Tilisolol (, 4-[3-(tert-butylamino)- 2-hydroxyproxy]-N-methylisoeabostyril hydrochloride/N-696 ) is a non-selective beta-adrenergic blocking agent, and has a long-lasting and stable action in the clinical treatment of hypertension and angina pectoris. This antihypertensive effect of tilisolol might be largely attributable to its potent beta-adrenergic antagonistic effects. The measurement of the I-V relationship with or without tilisolol excluded the activation of ATP-sensitive K+ current (at least in cardiac muscle) under physiological conditions. However, several investigators suggested that tilisolol has a direct action on smooth muscle cells through ATP-sensitive K+ channels. The possibility that tilisolol has additional effects on the membrane ionic channels of cardiac myocytes under ischemic conditions remains to be tested. It was synthesized by Nisshin Hour Milling Co., Ltd. (Tokyo, Japan)

Lenapenem is an anti-bacterial agent that was tested in late 90's in phase II clinical trials against bacterial infections. Lenapenem was shown to be active against both Gram-positive and Gram-negative bacteria and exerted its therapeutic effect by inhibiting penicillin binding proteins. The development of the drug was terminated due to the safety reason.

Cefluprenam is an anti-bacterial agent of broad spectrum. It was active in vitro against different bacteria strains with MIC values from 0.78 ug/ml to 3.13 ug/ml. The drug exerts its bactericidal activity through inhibition of penicillin-binding proteins, showing high affinity to all four subtypes. Cefluprenam was tested for the treatment of respiratory tract infections in phase III study, however the drug development was stopped.

Cefcapene is a semisynthetic third-generation cephalosporin with antibacterial activity. Cefcapene binds to and inactivates penicillin-binding proteins (PBPs) located on the inner membrane of the bacterial cell wall. PBPs are enzymes involved in the terminal stages of assembling the bacterial cell wall and in reshaping the cell wall during growth and division. Inactivation of PBPs interferes with the cross-linkage of peptidoglycan chains necessary for bacterial cell wall strength and rigidity. This results in the weakening of the bacterial cell wall and causes cell lysis.

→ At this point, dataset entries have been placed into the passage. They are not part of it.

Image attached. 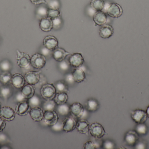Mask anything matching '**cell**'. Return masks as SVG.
<instances>
[{
	"mask_svg": "<svg viewBox=\"0 0 149 149\" xmlns=\"http://www.w3.org/2000/svg\"><path fill=\"white\" fill-rule=\"evenodd\" d=\"M15 99L17 103L25 101L27 100L24 97L23 95H22V92H21V91L17 93L16 94L15 97Z\"/></svg>",
	"mask_w": 149,
	"mask_h": 149,
	"instance_id": "43",
	"label": "cell"
},
{
	"mask_svg": "<svg viewBox=\"0 0 149 149\" xmlns=\"http://www.w3.org/2000/svg\"><path fill=\"white\" fill-rule=\"evenodd\" d=\"M89 123L85 120H81L76 123V128L77 131L81 134L87 135L89 131Z\"/></svg>",
	"mask_w": 149,
	"mask_h": 149,
	"instance_id": "23",
	"label": "cell"
},
{
	"mask_svg": "<svg viewBox=\"0 0 149 149\" xmlns=\"http://www.w3.org/2000/svg\"><path fill=\"white\" fill-rule=\"evenodd\" d=\"M53 130L56 131H61L63 130V122L58 121L54 126L52 127Z\"/></svg>",
	"mask_w": 149,
	"mask_h": 149,
	"instance_id": "45",
	"label": "cell"
},
{
	"mask_svg": "<svg viewBox=\"0 0 149 149\" xmlns=\"http://www.w3.org/2000/svg\"><path fill=\"white\" fill-rule=\"evenodd\" d=\"M0 117L5 121H11L15 117V112L10 107H3L0 109Z\"/></svg>",
	"mask_w": 149,
	"mask_h": 149,
	"instance_id": "9",
	"label": "cell"
},
{
	"mask_svg": "<svg viewBox=\"0 0 149 149\" xmlns=\"http://www.w3.org/2000/svg\"><path fill=\"white\" fill-rule=\"evenodd\" d=\"M135 131L139 136L145 135L148 132V128L144 123H138L136 127Z\"/></svg>",
	"mask_w": 149,
	"mask_h": 149,
	"instance_id": "30",
	"label": "cell"
},
{
	"mask_svg": "<svg viewBox=\"0 0 149 149\" xmlns=\"http://www.w3.org/2000/svg\"><path fill=\"white\" fill-rule=\"evenodd\" d=\"M52 21L53 23V29L56 30L59 29L63 25V21L61 16L52 19Z\"/></svg>",
	"mask_w": 149,
	"mask_h": 149,
	"instance_id": "38",
	"label": "cell"
},
{
	"mask_svg": "<svg viewBox=\"0 0 149 149\" xmlns=\"http://www.w3.org/2000/svg\"><path fill=\"white\" fill-rule=\"evenodd\" d=\"M74 82L81 83L86 79V73L84 70L80 67L75 68L72 72Z\"/></svg>",
	"mask_w": 149,
	"mask_h": 149,
	"instance_id": "22",
	"label": "cell"
},
{
	"mask_svg": "<svg viewBox=\"0 0 149 149\" xmlns=\"http://www.w3.org/2000/svg\"><path fill=\"white\" fill-rule=\"evenodd\" d=\"M131 116L132 120L137 124L145 123L148 118L146 111L140 109L132 111Z\"/></svg>",
	"mask_w": 149,
	"mask_h": 149,
	"instance_id": "7",
	"label": "cell"
},
{
	"mask_svg": "<svg viewBox=\"0 0 149 149\" xmlns=\"http://www.w3.org/2000/svg\"><path fill=\"white\" fill-rule=\"evenodd\" d=\"M46 63V58L42 53L36 52L31 57V65L35 69H42L45 66Z\"/></svg>",
	"mask_w": 149,
	"mask_h": 149,
	"instance_id": "4",
	"label": "cell"
},
{
	"mask_svg": "<svg viewBox=\"0 0 149 149\" xmlns=\"http://www.w3.org/2000/svg\"><path fill=\"white\" fill-rule=\"evenodd\" d=\"M6 123L5 120L0 117V133L2 132L6 127Z\"/></svg>",
	"mask_w": 149,
	"mask_h": 149,
	"instance_id": "49",
	"label": "cell"
},
{
	"mask_svg": "<svg viewBox=\"0 0 149 149\" xmlns=\"http://www.w3.org/2000/svg\"><path fill=\"white\" fill-rule=\"evenodd\" d=\"M63 130L66 133L72 132L76 128V122L74 118L68 117L63 121Z\"/></svg>",
	"mask_w": 149,
	"mask_h": 149,
	"instance_id": "19",
	"label": "cell"
},
{
	"mask_svg": "<svg viewBox=\"0 0 149 149\" xmlns=\"http://www.w3.org/2000/svg\"><path fill=\"white\" fill-rule=\"evenodd\" d=\"M70 55V53L66 51L63 48L58 47L52 51V56L56 61L61 62L63 61L67 57V56Z\"/></svg>",
	"mask_w": 149,
	"mask_h": 149,
	"instance_id": "14",
	"label": "cell"
},
{
	"mask_svg": "<svg viewBox=\"0 0 149 149\" xmlns=\"http://www.w3.org/2000/svg\"><path fill=\"white\" fill-rule=\"evenodd\" d=\"M9 139L8 136L4 133L0 134V143H4L7 142Z\"/></svg>",
	"mask_w": 149,
	"mask_h": 149,
	"instance_id": "46",
	"label": "cell"
},
{
	"mask_svg": "<svg viewBox=\"0 0 149 149\" xmlns=\"http://www.w3.org/2000/svg\"><path fill=\"white\" fill-rule=\"evenodd\" d=\"M30 106L28 101H25L18 103L16 106V112L17 115L20 116L26 115L29 113L31 110Z\"/></svg>",
	"mask_w": 149,
	"mask_h": 149,
	"instance_id": "15",
	"label": "cell"
},
{
	"mask_svg": "<svg viewBox=\"0 0 149 149\" xmlns=\"http://www.w3.org/2000/svg\"><path fill=\"white\" fill-rule=\"evenodd\" d=\"M146 113H147V115L148 117L149 118V106L147 108V110L146 111Z\"/></svg>",
	"mask_w": 149,
	"mask_h": 149,
	"instance_id": "53",
	"label": "cell"
},
{
	"mask_svg": "<svg viewBox=\"0 0 149 149\" xmlns=\"http://www.w3.org/2000/svg\"><path fill=\"white\" fill-rule=\"evenodd\" d=\"M56 104L54 100L46 101L43 105V109L44 111L54 110Z\"/></svg>",
	"mask_w": 149,
	"mask_h": 149,
	"instance_id": "37",
	"label": "cell"
},
{
	"mask_svg": "<svg viewBox=\"0 0 149 149\" xmlns=\"http://www.w3.org/2000/svg\"><path fill=\"white\" fill-rule=\"evenodd\" d=\"M61 16V12L59 10L51 9H49L48 10V17L53 19L58 17Z\"/></svg>",
	"mask_w": 149,
	"mask_h": 149,
	"instance_id": "39",
	"label": "cell"
},
{
	"mask_svg": "<svg viewBox=\"0 0 149 149\" xmlns=\"http://www.w3.org/2000/svg\"><path fill=\"white\" fill-rule=\"evenodd\" d=\"M87 12L88 13L89 15L91 16H93L94 14H95V12H96V10H95L91 6H89L88 8L87 9Z\"/></svg>",
	"mask_w": 149,
	"mask_h": 149,
	"instance_id": "51",
	"label": "cell"
},
{
	"mask_svg": "<svg viewBox=\"0 0 149 149\" xmlns=\"http://www.w3.org/2000/svg\"><path fill=\"white\" fill-rule=\"evenodd\" d=\"M52 51L50 50L49 49H47V48H45V47L44 46L43 48H42L41 49V53H42V55H43L44 56H48L49 55L50 53Z\"/></svg>",
	"mask_w": 149,
	"mask_h": 149,
	"instance_id": "50",
	"label": "cell"
},
{
	"mask_svg": "<svg viewBox=\"0 0 149 149\" xmlns=\"http://www.w3.org/2000/svg\"><path fill=\"white\" fill-rule=\"evenodd\" d=\"M43 44L45 48L53 51L58 47V41L57 38L53 36L49 35L44 38Z\"/></svg>",
	"mask_w": 149,
	"mask_h": 149,
	"instance_id": "8",
	"label": "cell"
},
{
	"mask_svg": "<svg viewBox=\"0 0 149 149\" xmlns=\"http://www.w3.org/2000/svg\"><path fill=\"white\" fill-rule=\"evenodd\" d=\"M68 94L66 93H57L54 100L56 104L57 105H61L66 104L68 100Z\"/></svg>",
	"mask_w": 149,
	"mask_h": 149,
	"instance_id": "26",
	"label": "cell"
},
{
	"mask_svg": "<svg viewBox=\"0 0 149 149\" xmlns=\"http://www.w3.org/2000/svg\"><path fill=\"white\" fill-rule=\"evenodd\" d=\"M21 92L26 99H29L34 96L35 89L32 85L28 84L22 87Z\"/></svg>",
	"mask_w": 149,
	"mask_h": 149,
	"instance_id": "25",
	"label": "cell"
},
{
	"mask_svg": "<svg viewBox=\"0 0 149 149\" xmlns=\"http://www.w3.org/2000/svg\"><path fill=\"white\" fill-rule=\"evenodd\" d=\"M46 4L49 9L59 10L61 4L59 0H46Z\"/></svg>",
	"mask_w": 149,
	"mask_h": 149,
	"instance_id": "36",
	"label": "cell"
},
{
	"mask_svg": "<svg viewBox=\"0 0 149 149\" xmlns=\"http://www.w3.org/2000/svg\"></svg>",
	"mask_w": 149,
	"mask_h": 149,
	"instance_id": "55",
	"label": "cell"
},
{
	"mask_svg": "<svg viewBox=\"0 0 149 149\" xmlns=\"http://www.w3.org/2000/svg\"><path fill=\"white\" fill-rule=\"evenodd\" d=\"M114 34V29L112 25L105 24L102 25L99 30L100 36L102 38H109Z\"/></svg>",
	"mask_w": 149,
	"mask_h": 149,
	"instance_id": "17",
	"label": "cell"
},
{
	"mask_svg": "<svg viewBox=\"0 0 149 149\" xmlns=\"http://www.w3.org/2000/svg\"><path fill=\"white\" fill-rule=\"evenodd\" d=\"M40 93L44 99L45 101L52 100L56 96V90L53 84L47 83L42 86Z\"/></svg>",
	"mask_w": 149,
	"mask_h": 149,
	"instance_id": "2",
	"label": "cell"
},
{
	"mask_svg": "<svg viewBox=\"0 0 149 149\" xmlns=\"http://www.w3.org/2000/svg\"><path fill=\"white\" fill-rule=\"evenodd\" d=\"M12 68V64L8 59H3L0 62V70L2 72L10 71Z\"/></svg>",
	"mask_w": 149,
	"mask_h": 149,
	"instance_id": "33",
	"label": "cell"
},
{
	"mask_svg": "<svg viewBox=\"0 0 149 149\" xmlns=\"http://www.w3.org/2000/svg\"><path fill=\"white\" fill-rule=\"evenodd\" d=\"M1 102H0V109H1Z\"/></svg>",
	"mask_w": 149,
	"mask_h": 149,
	"instance_id": "54",
	"label": "cell"
},
{
	"mask_svg": "<svg viewBox=\"0 0 149 149\" xmlns=\"http://www.w3.org/2000/svg\"><path fill=\"white\" fill-rule=\"evenodd\" d=\"M13 94V88L8 85H3L0 87V96L3 99H8L11 97Z\"/></svg>",
	"mask_w": 149,
	"mask_h": 149,
	"instance_id": "24",
	"label": "cell"
},
{
	"mask_svg": "<svg viewBox=\"0 0 149 149\" xmlns=\"http://www.w3.org/2000/svg\"><path fill=\"white\" fill-rule=\"evenodd\" d=\"M89 131L90 134L94 138H102L106 133L102 125L98 122L92 123L89 126Z\"/></svg>",
	"mask_w": 149,
	"mask_h": 149,
	"instance_id": "5",
	"label": "cell"
},
{
	"mask_svg": "<svg viewBox=\"0 0 149 149\" xmlns=\"http://www.w3.org/2000/svg\"><path fill=\"white\" fill-rule=\"evenodd\" d=\"M24 77L21 73H15L12 75L11 83L14 87L16 88H22L25 84Z\"/></svg>",
	"mask_w": 149,
	"mask_h": 149,
	"instance_id": "20",
	"label": "cell"
},
{
	"mask_svg": "<svg viewBox=\"0 0 149 149\" xmlns=\"http://www.w3.org/2000/svg\"><path fill=\"white\" fill-rule=\"evenodd\" d=\"M43 119L46 125L49 127H52L59 120L58 113L54 110L45 111Z\"/></svg>",
	"mask_w": 149,
	"mask_h": 149,
	"instance_id": "6",
	"label": "cell"
},
{
	"mask_svg": "<svg viewBox=\"0 0 149 149\" xmlns=\"http://www.w3.org/2000/svg\"><path fill=\"white\" fill-rule=\"evenodd\" d=\"M99 104L98 101L94 99H89L87 102V108L90 112H94L97 110Z\"/></svg>",
	"mask_w": 149,
	"mask_h": 149,
	"instance_id": "34",
	"label": "cell"
},
{
	"mask_svg": "<svg viewBox=\"0 0 149 149\" xmlns=\"http://www.w3.org/2000/svg\"><path fill=\"white\" fill-rule=\"evenodd\" d=\"M65 80L68 84H72L74 83V80L72 73H69L65 77Z\"/></svg>",
	"mask_w": 149,
	"mask_h": 149,
	"instance_id": "47",
	"label": "cell"
},
{
	"mask_svg": "<svg viewBox=\"0 0 149 149\" xmlns=\"http://www.w3.org/2000/svg\"><path fill=\"white\" fill-rule=\"evenodd\" d=\"M16 63L20 68L28 69L31 65V57L28 53L17 50Z\"/></svg>",
	"mask_w": 149,
	"mask_h": 149,
	"instance_id": "3",
	"label": "cell"
},
{
	"mask_svg": "<svg viewBox=\"0 0 149 149\" xmlns=\"http://www.w3.org/2000/svg\"><path fill=\"white\" fill-rule=\"evenodd\" d=\"M28 102L31 108L38 107L41 105V99L36 94H34V96L28 99Z\"/></svg>",
	"mask_w": 149,
	"mask_h": 149,
	"instance_id": "35",
	"label": "cell"
},
{
	"mask_svg": "<svg viewBox=\"0 0 149 149\" xmlns=\"http://www.w3.org/2000/svg\"><path fill=\"white\" fill-rule=\"evenodd\" d=\"M85 62L84 58L80 53H74L71 55L69 59L70 65L77 68L80 67Z\"/></svg>",
	"mask_w": 149,
	"mask_h": 149,
	"instance_id": "12",
	"label": "cell"
},
{
	"mask_svg": "<svg viewBox=\"0 0 149 149\" xmlns=\"http://www.w3.org/2000/svg\"><path fill=\"white\" fill-rule=\"evenodd\" d=\"M57 112L58 114L62 116L68 115L70 113V107L66 104L58 105L57 107Z\"/></svg>",
	"mask_w": 149,
	"mask_h": 149,
	"instance_id": "32",
	"label": "cell"
},
{
	"mask_svg": "<svg viewBox=\"0 0 149 149\" xmlns=\"http://www.w3.org/2000/svg\"><path fill=\"white\" fill-rule=\"evenodd\" d=\"M139 135L135 130H130L126 133L124 137V141L128 146H134L139 141Z\"/></svg>",
	"mask_w": 149,
	"mask_h": 149,
	"instance_id": "11",
	"label": "cell"
},
{
	"mask_svg": "<svg viewBox=\"0 0 149 149\" xmlns=\"http://www.w3.org/2000/svg\"><path fill=\"white\" fill-rule=\"evenodd\" d=\"M102 11L107 13L111 17L118 18L122 15L123 10L121 6L116 3L105 2V6Z\"/></svg>",
	"mask_w": 149,
	"mask_h": 149,
	"instance_id": "1",
	"label": "cell"
},
{
	"mask_svg": "<svg viewBox=\"0 0 149 149\" xmlns=\"http://www.w3.org/2000/svg\"><path fill=\"white\" fill-rule=\"evenodd\" d=\"M115 147V144L110 140H107L104 142L103 144V148L107 149H113Z\"/></svg>",
	"mask_w": 149,
	"mask_h": 149,
	"instance_id": "40",
	"label": "cell"
},
{
	"mask_svg": "<svg viewBox=\"0 0 149 149\" xmlns=\"http://www.w3.org/2000/svg\"><path fill=\"white\" fill-rule=\"evenodd\" d=\"M70 64L68 63L67 61L65 60H63L62 62H60L59 64V68L61 70L63 71H66L69 69L70 67Z\"/></svg>",
	"mask_w": 149,
	"mask_h": 149,
	"instance_id": "42",
	"label": "cell"
},
{
	"mask_svg": "<svg viewBox=\"0 0 149 149\" xmlns=\"http://www.w3.org/2000/svg\"><path fill=\"white\" fill-rule=\"evenodd\" d=\"M0 149H10V148H9V147L8 146H3L1 147V148H0Z\"/></svg>",
	"mask_w": 149,
	"mask_h": 149,
	"instance_id": "52",
	"label": "cell"
},
{
	"mask_svg": "<svg viewBox=\"0 0 149 149\" xmlns=\"http://www.w3.org/2000/svg\"><path fill=\"white\" fill-rule=\"evenodd\" d=\"M12 75L10 71L2 72L0 74V82L3 85H8L11 82Z\"/></svg>",
	"mask_w": 149,
	"mask_h": 149,
	"instance_id": "29",
	"label": "cell"
},
{
	"mask_svg": "<svg viewBox=\"0 0 149 149\" xmlns=\"http://www.w3.org/2000/svg\"><path fill=\"white\" fill-rule=\"evenodd\" d=\"M84 113V108L79 102H75L70 106V113L74 118H81Z\"/></svg>",
	"mask_w": 149,
	"mask_h": 149,
	"instance_id": "13",
	"label": "cell"
},
{
	"mask_svg": "<svg viewBox=\"0 0 149 149\" xmlns=\"http://www.w3.org/2000/svg\"><path fill=\"white\" fill-rule=\"evenodd\" d=\"M83 147H84V149H96L97 148L96 144L91 141H88L85 143Z\"/></svg>",
	"mask_w": 149,
	"mask_h": 149,
	"instance_id": "41",
	"label": "cell"
},
{
	"mask_svg": "<svg viewBox=\"0 0 149 149\" xmlns=\"http://www.w3.org/2000/svg\"><path fill=\"white\" fill-rule=\"evenodd\" d=\"M25 81L29 85H36L40 81V72L36 71H29L24 75Z\"/></svg>",
	"mask_w": 149,
	"mask_h": 149,
	"instance_id": "10",
	"label": "cell"
},
{
	"mask_svg": "<svg viewBox=\"0 0 149 149\" xmlns=\"http://www.w3.org/2000/svg\"><path fill=\"white\" fill-rule=\"evenodd\" d=\"M39 27L41 30L44 32H49L53 29L52 19L49 17L40 19Z\"/></svg>",
	"mask_w": 149,
	"mask_h": 149,
	"instance_id": "21",
	"label": "cell"
},
{
	"mask_svg": "<svg viewBox=\"0 0 149 149\" xmlns=\"http://www.w3.org/2000/svg\"><path fill=\"white\" fill-rule=\"evenodd\" d=\"M33 4L35 5H41L42 4H46V0H30Z\"/></svg>",
	"mask_w": 149,
	"mask_h": 149,
	"instance_id": "48",
	"label": "cell"
},
{
	"mask_svg": "<svg viewBox=\"0 0 149 149\" xmlns=\"http://www.w3.org/2000/svg\"><path fill=\"white\" fill-rule=\"evenodd\" d=\"M134 147L136 149H145L147 148V143L145 142L139 141Z\"/></svg>",
	"mask_w": 149,
	"mask_h": 149,
	"instance_id": "44",
	"label": "cell"
},
{
	"mask_svg": "<svg viewBox=\"0 0 149 149\" xmlns=\"http://www.w3.org/2000/svg\"><path fill=\"white\" fill-rule=\"evenodd\" d=\"M30 115L31 119L35 122L41 121L42 120L44 115L43 110L39 107L32 108L30 111Z\"/></svg>",
	"mask_w": 149,
	"mask_h": 149,
	"instance_id": "16",
	"label": "cell"
},
{
	"mask_svg": "<svg viewBox=\"0 0 149 149\" xmlns=\"http://www.w3.org/2000/svg\"><path fill=\"white\" fill-rule=\"evenodd\" d=\"M93 20L96 25L102 26L106 24L107 20V14L102 10L96 11L93 16Z\"/></svg>",
	"mask_w": 149,
	"mask_h": 149,
	"instance_id": "18",
	"label": "cell"
},
{
	"mask_svg": "<svg viewBox=\"0 0 149 149\" xmlns=\"http://www.w3.org/2000/svg\"><path fill=\"white\" fill-rule=\"evenodd\" d=\"M55 85L57 93L67 92L69 91L68 85L63 81H58Z\"/></svg>",
	"mask_w": 149,
	"mask_h": 149,
	"instance_id": "31",
	"label": "cell"
},
{
	"mask_svg": "<svg viewBox=\"0 0 149 149\" xmlns=\"http://www.w3.org/2000/svg\"><path fill=\"white\" fill-rule=\"evenodd\" d=\"M105 4L104 0H91L90 3V6L96 11L103 10Z\"/></svg>",
	"mask_w": 149,
	"mask_h": 149,
	"instance_id": "28",
	"label": "cell"
},
{
	"mask_svg": "<svg viewBox=\"0 0 149 149\" xmlns=\"http://www.w3.org/2000/svg\"><path fill=\"white\" fill-rule=\"evenodd\" d=\"M48 10L49 8L48 7L42 5L38 6L36 10V15L38 19L48 17Z\"/></svg>",
	"mask_w": 149,
	"mask_h": 149,
	"instance_id": "27",
	"label": "cell"
}]
</instances>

Etafenone is an antiarrhythmic and coronary vasodilator drug. Etafenone exerts negative inotropic action on myocardium. It is able to block calcium channels. As a coronary vasodilator which produces a decrease in the heart rate and myocardial oxygen consumption, etafenone has been used in the therapy of ischemic heart disease.

Ancarolol is a beta-adrenoceptor antagonist which can be used therapeutically as an antihypertensive.

Ceftezole sodium is a cephalosporin antibiotic. Ceftezole was found to be a broad-spectrum antibiotic, active in vitro against many species of gram-positive and gram-negative bacteria except Pseudomonas aeruginosa, Serratia marcescens and Proteus vulgaris. Ceftezole sodium is used as an injectable or through an intravenous mode of delivery. The bactericidal activity of ceftezole results from the inhibition of cell wall synthesis via affinity for penicillin-binding proteins (PBPs). The PBPs are transpeptidases which are vital in peptidoglycan biosynthesis. Therefore, their inhibition prevents this vital cell wall component from being properly synthesized. Ceftezole has been shown to exhibit potent alpha-glucosidase inhibitory activity. In in vitro alpha-glucosidase assays, ceftezole was shown to be a reversible, non-competitive inhibitor of yeast alpha-glucosidase with a Ki value of 5.78 x 10(-7) M when the enzyme mixture was pretreated with ceftezole. Ceftezole is used for the treatment of susceptible bacterial infections including septicemia, respiratory, biliary or GU tract, skin and skin structure, endocarditis. Surgical prophylaxis.

Carazolol is a beta1/beta2 adrenoreceptor blocking agent. Activity and safety of the drug were evaluated in clinical trials that were conducted in healthy subjects and in patients suffering from either chronic bronchitis or asthma. The drug, however, was not developed for human use. Instead, carazolol is used in to reduce stress in animals during transportation. In veterinary medicine, carazolol is given by intramuscular injection to pigs is indicated in stress-inducing situations. In cattle, carazolol is intended to be used for the prevention of shipment stress caused by transportation and formation of new herds.